The reason my eyes roll is this marketing madness that swirls around this kid.  How is it that a boy (what is he, 12??) is already releasing an autobiography?  What on earth could he possibly have to say?  How many pages is it?  Well, I guess you use more pages when you’re writing in crayon.  Oh, make me stop.

The latest gimmick I read about is a new line of nail polish.  Justin Beiber nail polish.  OMG.  Yes, the kid can sing and he obviously has that “little girl magnet” quality.  But nail polish?  There have been a lot of jokes, internet pranks and falsehoods that have swirled around since Bieber’s rise to fame, and you have to admit that the way he has been marketed, managed and merchandised since he was just a rising star on YouTube is nothing short of nuts.  It’s no wonder people like to make fun of him.

Okay, so I should confess something before I go any further.  When I was 13 I developed a large crush on Donny Osmond.  I read every Teen Beat magazine I could get my chubby hands on and put posters of him on my bedroom wall.  I bought all his records and sang “Puppy Love” along with him at the top of my lungs, so I ‘get’ these little girls who have “Bieber Fever”.  Donny Osmond somehow survived the 80’s when his career took a nose dive and then he managed to reinvent himself enough to go on to other things.  Other teen idols don’t do so well in between the healed acne and the grey hairs.  Whatever happened to David Cassidy, Bobby Sherman, Leif Garrett and Debbie Gibson?

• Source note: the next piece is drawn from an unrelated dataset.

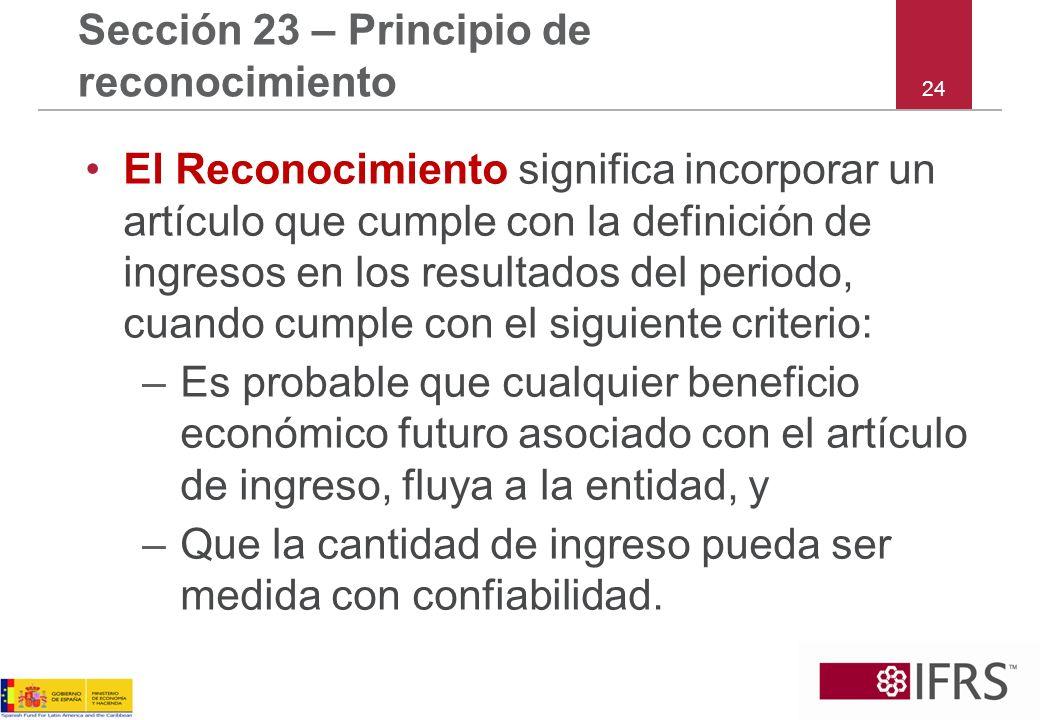 24 Sección 23 – Principio de reconocimiento El Reconocimiento significa incorporar un artículo que cumple con la definición de ingresos en los resulta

Well, Bobby Sherman, for instance, is 67 years old now.  Yikes. And one day Justin Bieber, if he’s lucky, will be 67 years old.  That’s 51 years from now.  Yikes again.  By then, that Beatle-esque mop of hair of his will mostly be gone except some around the outskirts. He’ll occasionally see a glint of recognition in the eyes of  the female semi-retired pharmacist at the local mall where he picks up his high blood pressure pills, but she won’t quite be able to place him.   The den at his rancher in the gated community where he lives will be filled with memorabilia, a leather couch and not much else.  Grammy awards will gather dust beside framed photos of him with some strangely attired person named Lady GaGa, and oddly enough, there will be a bottle of nail polish sitting there that he can’t quite remember the story behind.  He will rarely leave his house, a habit he got into after all those years of having to hide out from the fans.  There are no more calls from reporters, no photo sessions or concert dates anymore, except that Bar Mitzva that he promised his nephew he’d show up for.

Yeah, feeling better now.  Baby, baby, baby, ooooh, baby, baby….

(Update:  even the first Chilean miners that were successfully pulled from the mine were bombarded with offers by media and marketers before all of them had been safely rescued!!)